Latent Variable Models for Indirectly or Imprecisely Measured Networks
In the social sciences, social networks are important structures which represent the relationships and interactions between actors in a population of study. The most common methods for measuring networks are to survey study participants about who their connections are and to collect interaction activity between pairs of actors. However, directly measuring the exact network of interest can be challenging. Depending on the context, edges in the network may represent past behavior, social and geographic distance, or the potential for contact in the future given certain sets of circumstances. In the context of surveys, participants do not always provide accurate accounts of their connections, which can result in mismeasurement of the network. In context of logged activity data, interactions do not directly quantify relationships between individuals or the propensity to interact in the future. We broadly conceptualize the observed data as manifestations from a latent network of interest, and we seek to use the former to infer the structure of the latter. In this talk, we apply this conceptual framework to two common problems: recovering the dynamic relational network of interest from temporal interaction data and mitigating the influence of mismeasurement on inference.
First, we develop a real-time anomaly detection algorithm for directed activity on large, sparse networks. The expected propensity for future interactions is conceptualized using a dynamic logistic model with interaction terms for sender- and receiver-specific latent factors in addition to sender- and receiver-specific popularity scores; deviations from this underlying model constitute potential anomalies. Latent nodal attributes are estimated via a variational Bayesian approach and may change over time, representing natural shifts in network activity. Estimation is augmented with a case-control approximation to take advantage of the sparsity of the network and reduces computational complexity from $O(N^2)$ to $O(E)$, where $N$ is the number of nodes and $E$ is the number of edges. We run our algorithm on network event records collected from an enterprise network of over 25,000 computers in order to identify potential cybersecurity attacks. In the second part of this talk, we propose a point-process model for inferring a network of social relations from interaction data that preserves the data’s continuous-time nature in the inferred network. We model interactions between actors with inhomogeneous Poisson processes whose intensities are dependent on time, covariates, and the dynamic latent network. Interactions can be spurious and not inherently indicative of an underlying connection; rather, these latent connections are characterized by consistent deviations from expected, baseline behavior. We explore networks inferred by our method in the contexts of college students and barn swallows.

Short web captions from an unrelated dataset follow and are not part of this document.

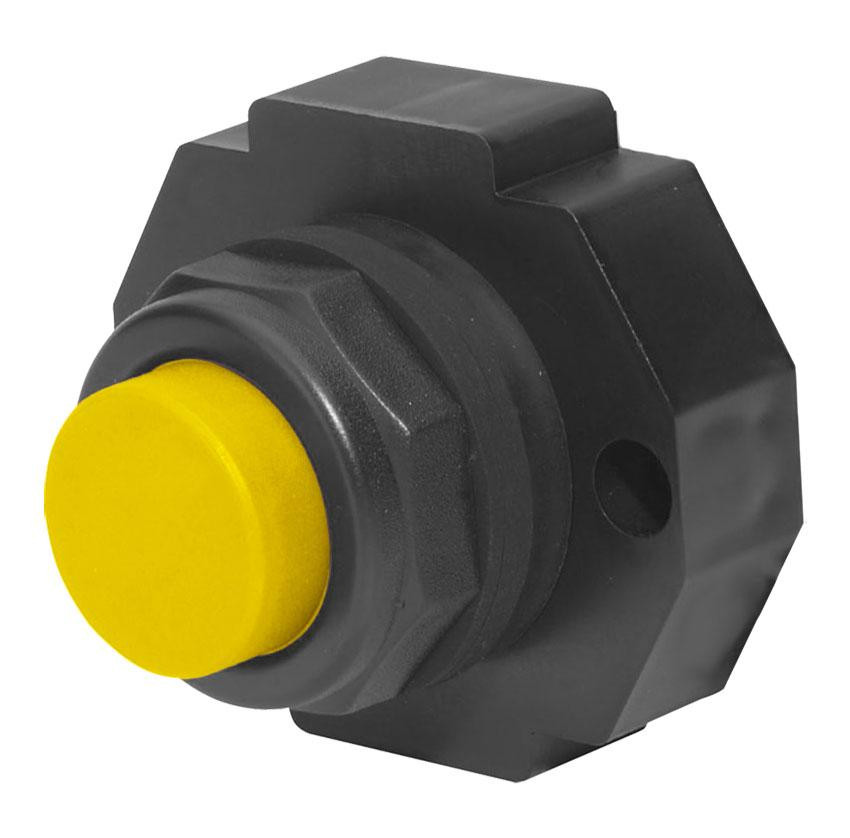 csw30h-bs-yellow__77797.jpg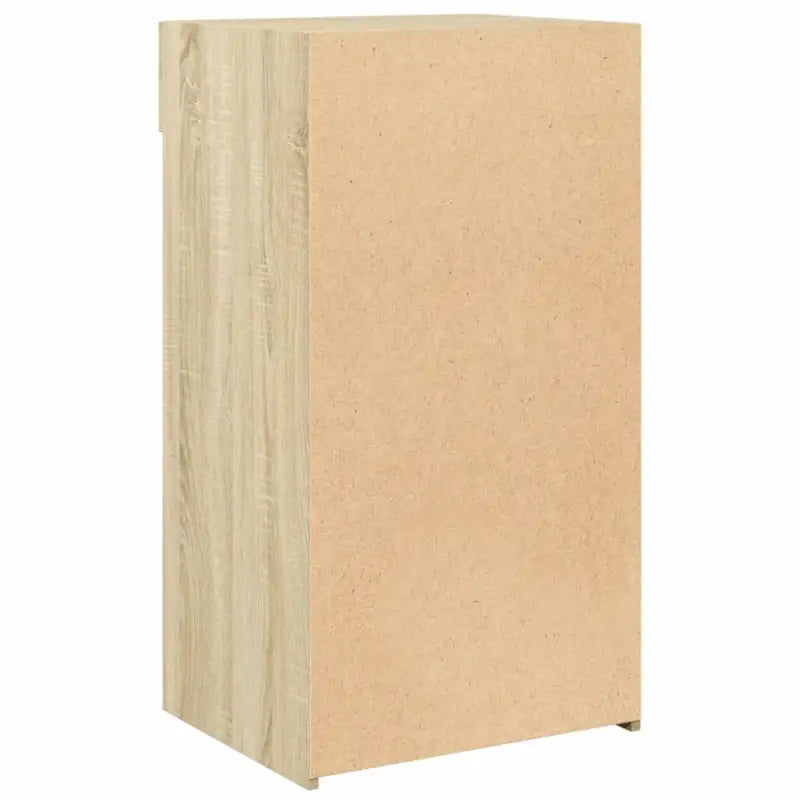 Klassiek dressoir van bewerkt hout voor een stijlvolle inrichting - Dressoirs & buffetkasten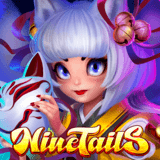 RTP habanero zonabet138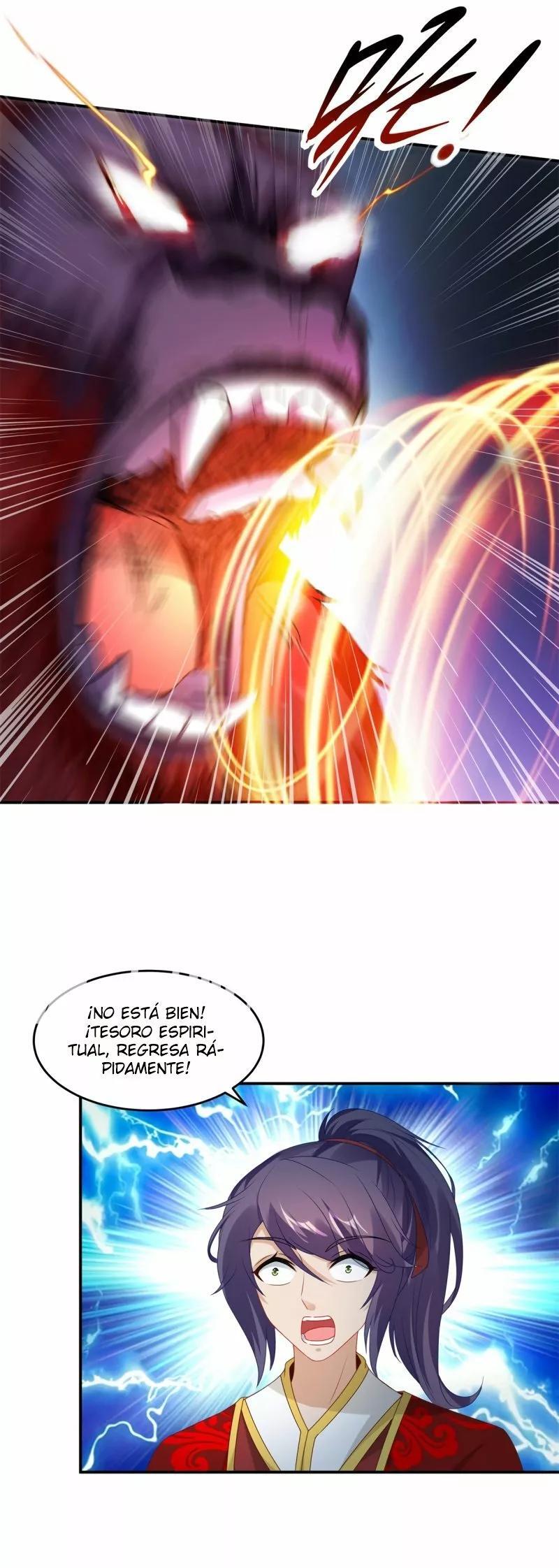 Capitulo 93 page 26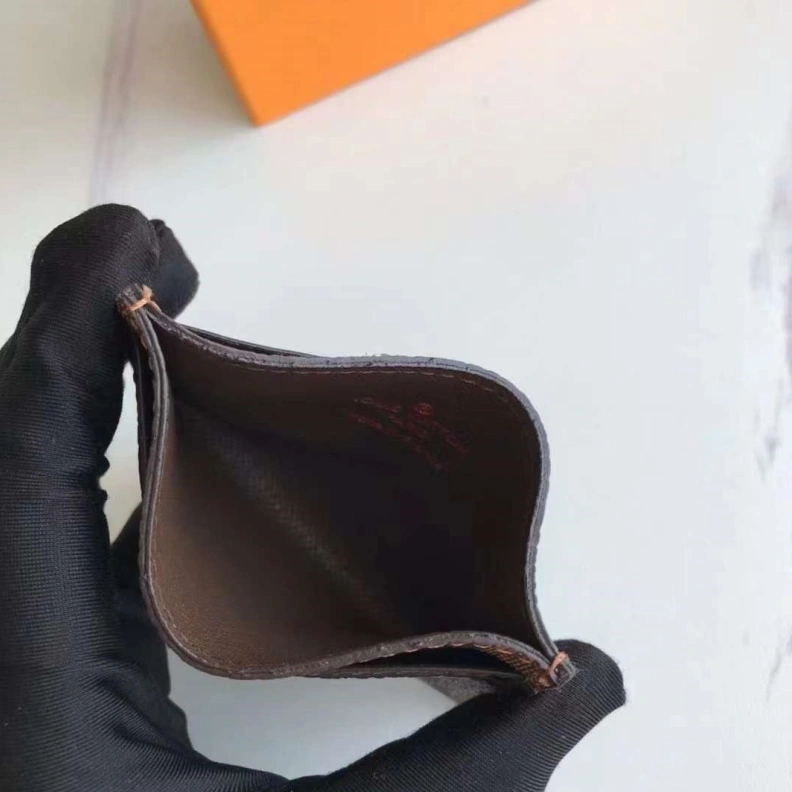 Modern LX Wallets 10158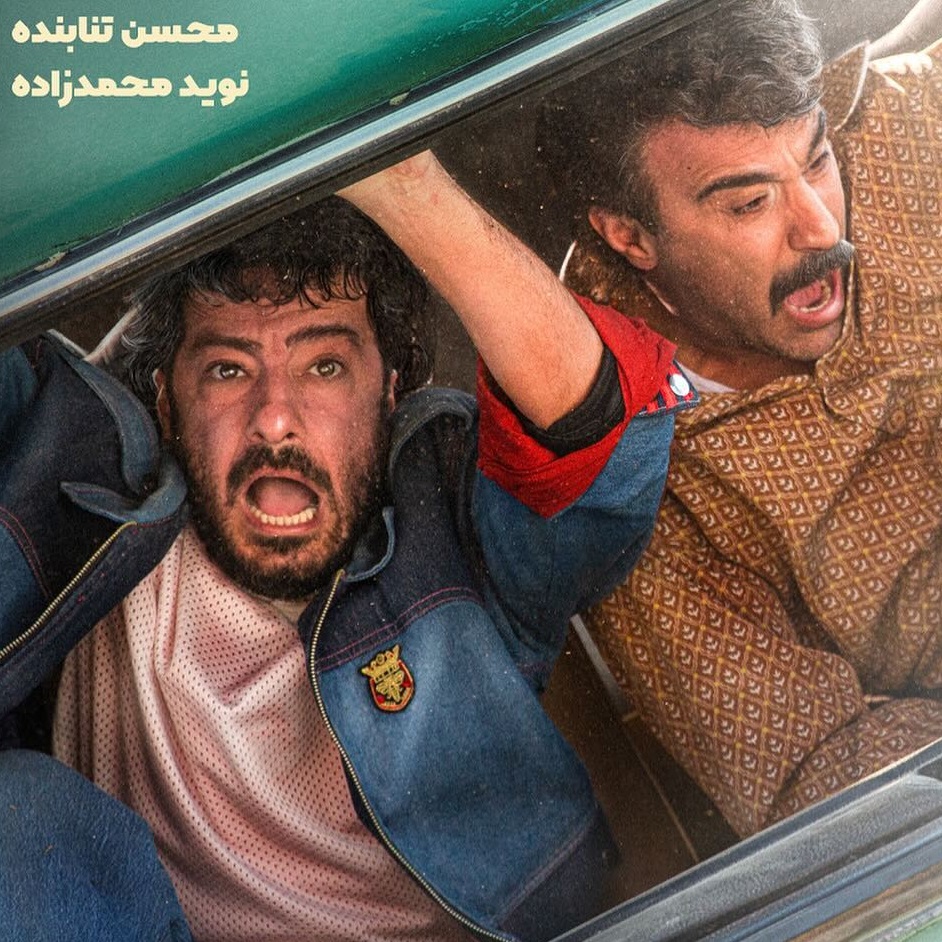 زودپز
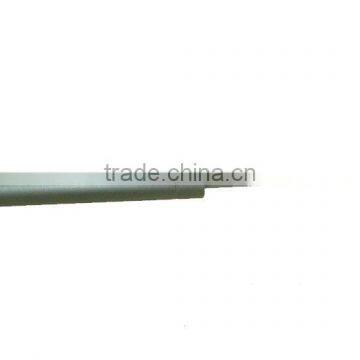 Gas Spring (BT-2118)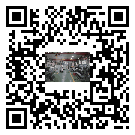 電白區(qū)風(fēng)冷式冷水機_風(fēng)冷制冷設(shè)備_工業(yè)冷水機廠家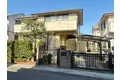 千葉県八千代市緑が丘1丁目の戸建賃貸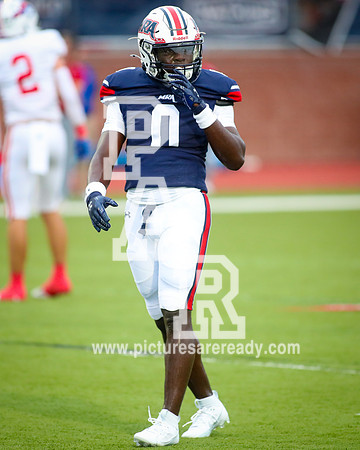 2024_Fball_ParklanevsMRA-117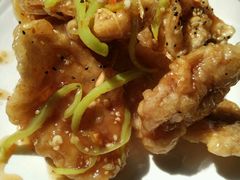 -乡间好味私家菜(总店)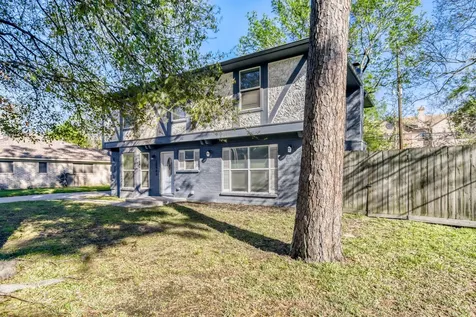 28943 Enchanted Drive Shenandoah TX 77381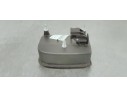 Recambio de maneta exterior porton para seat leon (1p1) reference referencia OEM IAM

Lastly, we consider an issue that may arise when using networks measured through surveys, specifically the impact of missing links in the context of experiments of networks. In these experiments, individuals are not only influenced by their own treatment assignments, but also by those of their peers. These treatment spillovers are often of direct scientific interest. Through simulations, we show that missing links can induce bias for these estimates of spillover. We develop a mixture model that provides consistent estimators in this setting and use this model to study weather insurance adoption among farmers in rural China.